(Entries taken from a collection)
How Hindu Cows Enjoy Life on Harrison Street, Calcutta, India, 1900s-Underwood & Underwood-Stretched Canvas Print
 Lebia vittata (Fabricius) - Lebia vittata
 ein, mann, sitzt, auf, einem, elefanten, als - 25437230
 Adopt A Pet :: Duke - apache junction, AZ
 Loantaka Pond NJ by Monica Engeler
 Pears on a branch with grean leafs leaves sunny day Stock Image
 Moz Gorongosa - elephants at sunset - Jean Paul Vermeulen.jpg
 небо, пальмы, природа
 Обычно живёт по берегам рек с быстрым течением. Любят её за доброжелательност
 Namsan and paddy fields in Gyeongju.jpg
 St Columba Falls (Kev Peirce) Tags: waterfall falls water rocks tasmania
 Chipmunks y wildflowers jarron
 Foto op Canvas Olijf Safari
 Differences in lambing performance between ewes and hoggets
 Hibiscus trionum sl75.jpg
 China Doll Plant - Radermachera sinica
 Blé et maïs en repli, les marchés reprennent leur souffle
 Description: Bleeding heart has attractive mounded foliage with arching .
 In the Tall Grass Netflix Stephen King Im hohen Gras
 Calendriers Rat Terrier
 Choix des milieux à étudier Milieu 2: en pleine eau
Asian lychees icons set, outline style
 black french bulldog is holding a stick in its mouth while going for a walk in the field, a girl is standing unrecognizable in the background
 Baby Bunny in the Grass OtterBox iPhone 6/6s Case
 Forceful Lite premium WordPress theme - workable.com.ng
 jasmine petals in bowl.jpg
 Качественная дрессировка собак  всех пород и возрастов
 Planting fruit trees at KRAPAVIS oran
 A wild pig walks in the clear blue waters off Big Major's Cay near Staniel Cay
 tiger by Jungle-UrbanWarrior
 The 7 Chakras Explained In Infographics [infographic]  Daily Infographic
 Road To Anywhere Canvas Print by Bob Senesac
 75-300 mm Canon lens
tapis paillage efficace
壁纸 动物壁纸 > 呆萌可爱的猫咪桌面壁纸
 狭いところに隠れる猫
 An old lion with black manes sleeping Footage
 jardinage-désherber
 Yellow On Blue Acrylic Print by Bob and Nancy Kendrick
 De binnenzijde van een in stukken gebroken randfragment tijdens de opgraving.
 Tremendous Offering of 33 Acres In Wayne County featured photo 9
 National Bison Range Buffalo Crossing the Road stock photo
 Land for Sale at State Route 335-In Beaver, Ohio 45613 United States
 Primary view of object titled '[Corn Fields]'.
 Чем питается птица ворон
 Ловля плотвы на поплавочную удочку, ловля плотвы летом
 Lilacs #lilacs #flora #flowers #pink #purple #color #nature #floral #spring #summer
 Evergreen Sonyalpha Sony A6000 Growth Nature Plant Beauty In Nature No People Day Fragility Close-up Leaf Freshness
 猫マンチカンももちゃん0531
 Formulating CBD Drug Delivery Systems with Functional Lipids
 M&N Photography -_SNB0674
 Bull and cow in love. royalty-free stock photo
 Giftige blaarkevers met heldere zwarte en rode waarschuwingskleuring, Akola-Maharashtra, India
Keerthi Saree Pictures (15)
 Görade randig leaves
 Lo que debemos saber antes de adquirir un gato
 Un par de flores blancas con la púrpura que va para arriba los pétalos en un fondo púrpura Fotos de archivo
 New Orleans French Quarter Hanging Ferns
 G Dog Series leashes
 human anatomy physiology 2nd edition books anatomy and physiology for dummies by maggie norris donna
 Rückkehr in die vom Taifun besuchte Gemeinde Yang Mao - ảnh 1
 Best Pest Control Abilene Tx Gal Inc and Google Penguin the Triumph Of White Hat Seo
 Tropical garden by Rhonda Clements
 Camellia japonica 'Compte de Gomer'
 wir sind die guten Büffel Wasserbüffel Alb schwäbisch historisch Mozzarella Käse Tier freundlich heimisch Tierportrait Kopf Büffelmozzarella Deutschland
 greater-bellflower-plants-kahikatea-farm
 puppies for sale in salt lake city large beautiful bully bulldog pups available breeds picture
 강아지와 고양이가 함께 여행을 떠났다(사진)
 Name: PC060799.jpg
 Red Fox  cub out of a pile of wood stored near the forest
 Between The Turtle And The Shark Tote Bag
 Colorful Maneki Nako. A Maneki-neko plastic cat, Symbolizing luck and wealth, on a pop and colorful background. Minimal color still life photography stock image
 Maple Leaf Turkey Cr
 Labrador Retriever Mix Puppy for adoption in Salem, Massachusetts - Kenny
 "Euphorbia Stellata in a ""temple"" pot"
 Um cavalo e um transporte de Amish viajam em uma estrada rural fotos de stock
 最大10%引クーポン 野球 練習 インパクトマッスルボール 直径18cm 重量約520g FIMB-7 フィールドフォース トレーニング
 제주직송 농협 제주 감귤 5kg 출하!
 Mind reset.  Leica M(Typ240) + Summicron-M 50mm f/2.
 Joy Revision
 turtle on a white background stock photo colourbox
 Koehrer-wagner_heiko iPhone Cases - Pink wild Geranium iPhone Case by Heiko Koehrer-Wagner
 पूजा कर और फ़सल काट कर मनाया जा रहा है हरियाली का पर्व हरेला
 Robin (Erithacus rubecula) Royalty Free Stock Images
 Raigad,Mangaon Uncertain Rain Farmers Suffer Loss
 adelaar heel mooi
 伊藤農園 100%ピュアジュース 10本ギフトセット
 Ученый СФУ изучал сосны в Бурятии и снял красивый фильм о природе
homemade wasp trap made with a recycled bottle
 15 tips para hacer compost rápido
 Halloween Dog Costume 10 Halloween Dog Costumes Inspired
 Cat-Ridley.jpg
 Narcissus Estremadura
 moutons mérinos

(Problem to solve) Your response should be the lines above from the first to the one containing "tapis paillage efficace", inclusive, each given exactly.

(Your solution)
How Hindu Cows Enjoy Life on Harrison Street, Calcutta, India, 1900s-Underwood & Underwood-Stretched Canvas Print
 Lebia vittata (Fabricius) - Lebia vittata
 ein, mann, sitzt, auf, einem, elefanten, als - 25437230
 Adopt A Pet :: Duke - apache junction, AZ
 Loantaka Pond NJ by Monica Engeler
 Pears on a branch with grean leafs leaves sunny day Stock Image
 Moz Gorongosa - elephants at sunset - Jean Paul Vermeulen.jpg
 небо, пальмы, природа
 Обычно живёт по берегам рек с быстрым течением. Любят её за доброжелательност
 Namsan and paddy fields in Gyeongju.jpg
 St Columba Falls (Kev Peirce) Tags: waterfall falls water rocks tasmania
 Chipmunks y wildflowers jarron
 Foto op Canvas Olijf Safari
 Differences in lambing performance between ewes and hoggets
 Hibiscus trionum sl75.jpg
 China Doll Plant - Radermachera sinica
 Blé et maïs en repli, les marchés reprennent leur souffle
 Description: Bleeding heart has attractive mounded foliage with arching .
 In the Tall Grass Netflix Stephen King Im hohen Gras
 Calendriers Rat Terrier
 Choix des milieux à étudier Milieu 2: en pleine eau
Asian lychees icons set, outline style
 black french bulldog is holding a stick in its mouth while going for a walk in the field, a girl is standing unrecognizable in the background
 Baby Bunny in the Grass OtterBox iPhone 6/6s Case
 Forceful Lite premium WordPress theme - workable.com.ng
 jasmine petals in bowl.jpg
 Качественная дрессировка собак  всех пород и возрастов
 Planting fruit trees at KRAPAVIS oran
 A wild pig walks in the clear blue waters off Big Major's Cay near Staniel Cay
 tiger by Jungle-UrbanWarrior
 The 7 Chakras Explained In Infographics [infographic]  Daily Infographic
 Road To Anywhere Canvas Print by Bob Senesac
 75-300 mm Canon lens
tapis paillage efficace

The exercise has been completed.